Edgar Renteria hasn't played in a big-league game since September 2011, but he didn't make his retirement from baseball official until Thursday. The veteran shortstop made a brief announcement on a local television station in Colombia, telling viewers that his baseball career is at an end, reports Andrew Simon of MLB.com:
"I always wanted Colombia to know before the rest of the world. This is my official retirement," Renteria told RCN Television, in comments translated by CBSSports.com.
"I feel proud, I feel satisfied with what I did, my heart is telling me that's enough and it's time to retire. You have to know when to retire and that's why I took a year and a half to rest and think about what I was going to do. This is the right time."
Renteria, 36, had a long and productive 16-year MLB career -- hitting .286/.343/.389 with 140 home runs for seven different clubs -- and had the fortune of bookending his time in the big leagues with World Series titles.
The Colombian shortstop first made a name for himself in 1996 at the age of 19, when he was the runner-up for the NL Rookie of the Year award.
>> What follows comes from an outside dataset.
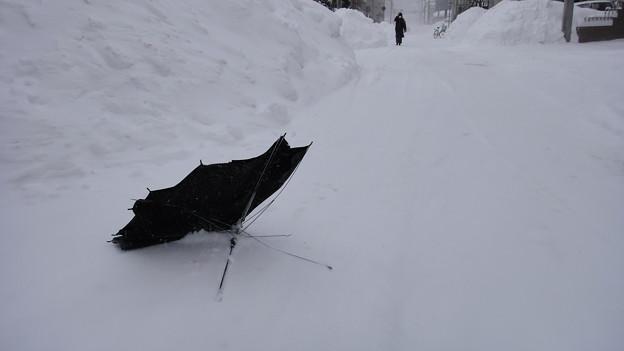 札幌に猛吹雪吹き荒れる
Renteria suffered a bit of a sophomore slump in '97, but fans have forgotten the disappointing regular season in favor of remembering the legend of his World Series-winning single against the Indians in Game 7.
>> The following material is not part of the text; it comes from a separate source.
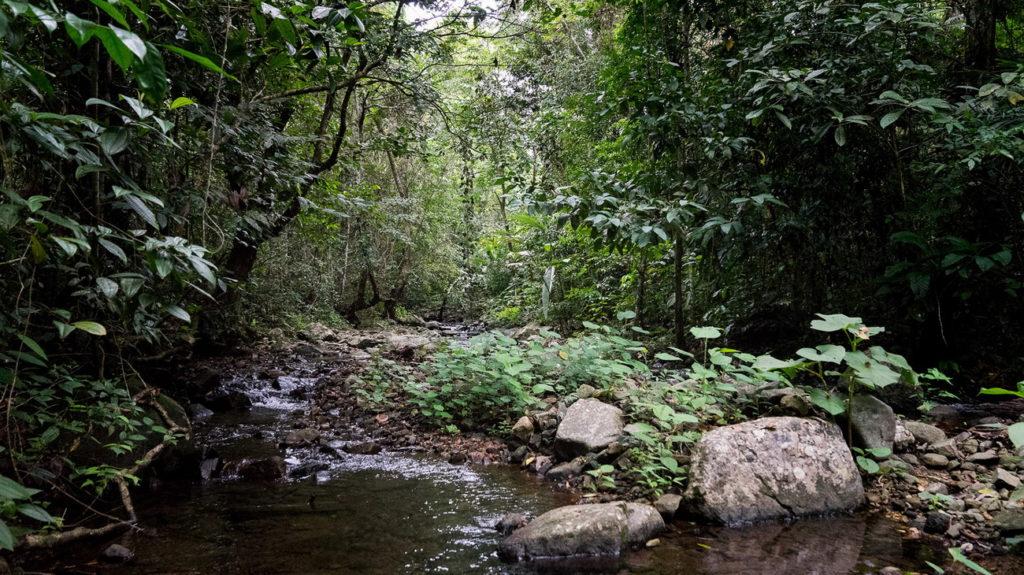 Природный парк Балтата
Renteria wasn't part of the Marlins' initial fire sale following the World Series victory, but did move on to St. Louis after just one more year in Florida. Once in St. Louis, Renteria started displaying a power stroke that wasn't present in Miami, earning him three Silver Slugger awards and two top-20 finishes in MVP voting.
After six seasons with the Cardinals, Renteria bounced around a bit more frequently, spending time with the Red Sox, Braves, Tigers, Giants, and finally the Reds. Making his second World Series appearance in 2010 with the Giants, Renteria again came up huge, batting .412/.444/.765 with two home runs in the series and taking home MVP honors.